Bao Katherine, Reinhardt R Lee
Department of Immunology, Duke University Medical Center, Durham, NC 27710, United States.
Department of Immunology, Duke University Medical Center, Durham, NC 27710, United States.
Cytokine. 2015 Sep;75(1):25-37. doi: 10.1016/j.cyto.2015.05.008. Epub 2015 Jun 11.
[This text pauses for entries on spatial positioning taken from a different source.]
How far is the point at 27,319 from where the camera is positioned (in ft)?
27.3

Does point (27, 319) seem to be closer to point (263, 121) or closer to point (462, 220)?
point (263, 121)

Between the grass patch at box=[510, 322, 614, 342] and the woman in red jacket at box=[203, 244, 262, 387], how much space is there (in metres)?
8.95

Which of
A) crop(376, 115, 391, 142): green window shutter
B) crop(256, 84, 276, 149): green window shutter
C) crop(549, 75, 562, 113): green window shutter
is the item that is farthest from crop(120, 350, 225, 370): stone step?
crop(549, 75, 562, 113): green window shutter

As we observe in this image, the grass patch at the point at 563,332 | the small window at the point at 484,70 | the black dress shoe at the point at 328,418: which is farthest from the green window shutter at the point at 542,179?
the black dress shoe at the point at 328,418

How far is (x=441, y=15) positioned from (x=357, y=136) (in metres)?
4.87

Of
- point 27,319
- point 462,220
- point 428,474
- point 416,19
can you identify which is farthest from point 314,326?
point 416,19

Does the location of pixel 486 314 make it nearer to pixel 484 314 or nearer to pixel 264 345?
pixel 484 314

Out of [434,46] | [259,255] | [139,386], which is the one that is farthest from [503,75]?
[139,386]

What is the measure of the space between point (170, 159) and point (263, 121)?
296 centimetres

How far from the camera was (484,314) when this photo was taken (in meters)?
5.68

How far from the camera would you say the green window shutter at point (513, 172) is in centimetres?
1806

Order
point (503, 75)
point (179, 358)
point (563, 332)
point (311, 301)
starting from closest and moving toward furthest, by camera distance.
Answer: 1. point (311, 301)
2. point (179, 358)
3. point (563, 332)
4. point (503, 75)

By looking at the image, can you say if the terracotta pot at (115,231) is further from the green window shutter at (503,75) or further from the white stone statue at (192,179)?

Allergic disease represents a significant global health burden, and disease incidence continues to rise in urban areas of the world. As such, a better understanding of the basic immune mechanisms underlying disease pathology are key to developing therapeutic interventions to both prevent disease onset as well as to ameliorate disease morbidity in those individuals already suffering from a disorder linked to type-2 inflammation. Two factors central to type-2 immunity are interleukin (IL)-4 and IL-13, which have been linked to virtually all major hallmarks associated with type-2 inflammation. Therefore, IL-4 and IL-13 and their regulatory pathways represent ideal targets to suppress disease. Despite sharing many common regulatory pathways and receptors, these cytokines perform very distinct functions during a type-2 immune response. This review summarizes the literature surrounding the function and expression of IL-4 and IL-13 in CD4+ T cells and innate immune cells. It highlights recent findings in vivo regarding the differential expression and non-canonical regulation of IL-4 and IL-13 in various immune cells, which likely play important and underappreciated roles in type-2 immunity.
过敏性疾病是一项重大的全球健康负担,且在世界城市地区疾病发病率持续上升。因此,更好地理解疾病病理背后的基本免疫机制是开发治疗干预措施的关键,这些措施既能预防疾病发作,又能改善那些已经患有与2型炎症相关疾病的个体的疾病发病率。2型免疫的两个核心因素是白细胞介素(IL)-4和IL-13,它们几乎与所有与2型炎症相关的主要特征都有关联。因此,IL-4和IL-13及其调节途径是抑制疾病的理想靶点。尽管这两种细胞因子共享许多共同的调节途径和受体,但它们在2型免疫反应中发挥着非常不同的功能。本综述总结了围绕IL-4和IL-13在CD4 + T细胞和先天免疫细胞中的功能和表达的文献。它强调了近期在体内关于IL-4和IL-13在各种免疫细胞中的差异表达和非经典调节的研究发现,这些发现可能在2型免疫中发挥重要但未得到充分认识的作用。